Harris could have played a larger and leading role on a rebuilding team like the Pacers, but with the Nuggets he’s still a crucial ingredient to Denver’s mixture of Nikola Jokic, Paul Millsap, and a slew of role players that have heightened expectations in Denver, especially among the veterans.
“It’s real for me, for sure,” Darrell Arthur said about next season’s expectations. “I’ve been talking to coach all summer, it’s real for him. I feel like if there’s a year to make some noise and get some stuff done it’s going to be this year.”
Harris will play a huge role in determining whether the Nuggets’ season is a success. He’s locked in at Denver’s starting shooting guard slot and expected to play at least 30 minutes per game. The Michigan State product is also a concrete example of what the Nuggets have morphed into over the past two seasons: A pass-happy, unselfish team that relies on a free-flowing offense, based on read-and-react actions centered around Jokic.

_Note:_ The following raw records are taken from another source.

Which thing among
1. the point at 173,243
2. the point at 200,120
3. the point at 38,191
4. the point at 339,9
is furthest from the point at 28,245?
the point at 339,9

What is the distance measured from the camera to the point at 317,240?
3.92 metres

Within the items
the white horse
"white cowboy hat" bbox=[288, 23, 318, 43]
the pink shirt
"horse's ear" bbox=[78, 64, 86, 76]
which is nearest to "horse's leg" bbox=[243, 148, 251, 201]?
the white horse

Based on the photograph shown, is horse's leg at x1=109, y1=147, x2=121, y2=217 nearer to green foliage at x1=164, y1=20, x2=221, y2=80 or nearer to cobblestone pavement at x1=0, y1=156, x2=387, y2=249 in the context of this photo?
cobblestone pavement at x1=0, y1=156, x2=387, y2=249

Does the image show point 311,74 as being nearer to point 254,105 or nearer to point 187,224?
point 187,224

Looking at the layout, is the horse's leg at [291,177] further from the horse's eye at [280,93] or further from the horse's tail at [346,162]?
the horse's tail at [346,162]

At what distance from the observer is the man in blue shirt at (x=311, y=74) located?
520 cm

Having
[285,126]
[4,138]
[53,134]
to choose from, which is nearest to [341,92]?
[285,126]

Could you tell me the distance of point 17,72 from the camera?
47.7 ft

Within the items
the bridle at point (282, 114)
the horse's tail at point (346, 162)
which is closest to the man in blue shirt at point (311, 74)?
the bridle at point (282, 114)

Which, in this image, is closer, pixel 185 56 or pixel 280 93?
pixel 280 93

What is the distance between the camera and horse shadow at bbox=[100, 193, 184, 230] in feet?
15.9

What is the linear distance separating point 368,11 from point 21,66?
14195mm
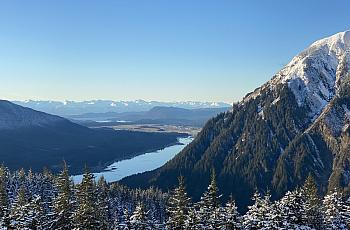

Harris, who plays well off of Jokic, has transformed himself into one of the best off-ball cutters in the league and thrives in the role Denver needs as a secondary option next to Jokic, Wilson Chandler and soon, Jamal Murray.
But that’s also why Harris was so desirable as a trade asset. He’s young, with an assortment of plus attributes and considered durable even though injuries limited him to 57 games last year. He’s also coming off a junior season where he averaged 14.9 points on above 50 percent shooting from the field and a striking 42.0 percent from three.
Some of those offensive numbers could be inflated by Jokic’s presence but it’s undeniable the growth Harris displayed last year. He’s a stout defender despite Denver’s lackluster team metrics and has another leap left to make — one that could have been accelerated with more minutes and more responsibility on offense in a situation like Indiana.
What were Harris’ emotions like after hearing about that reported trade? Only he knows, but less than 24 hours after word of his involvement in the trade leaked, Harris was on a plane to Atlanta to help the Nuggets and their front office pitch free agent Paul Millsap.
“You can’t really take it personal. It’s part of it. At least my name was brought up. I guess that’s kind of a good thing,” Harris suggested alluding to the fact that other teams are recognizing his talent. “It is what it is. I don’t think too much into it.”
The Nuggets landed Millsap in short order and agreed to a three-year $90 million contract with the four-time All-Star.
Harris, through trade rumors, plane flights and free-agent pitches kept his cool and continued to treat this league like what it is: A business. On Tuesday, he sat on stage alongside Arthur and modeled the Nuggets’ new Nike jerseys.
In a couple months, the 22-year-old, who’s considered a veteran by Denver’s standards, will try to help lead the Nuggets to their first playoff appearance in five seasons.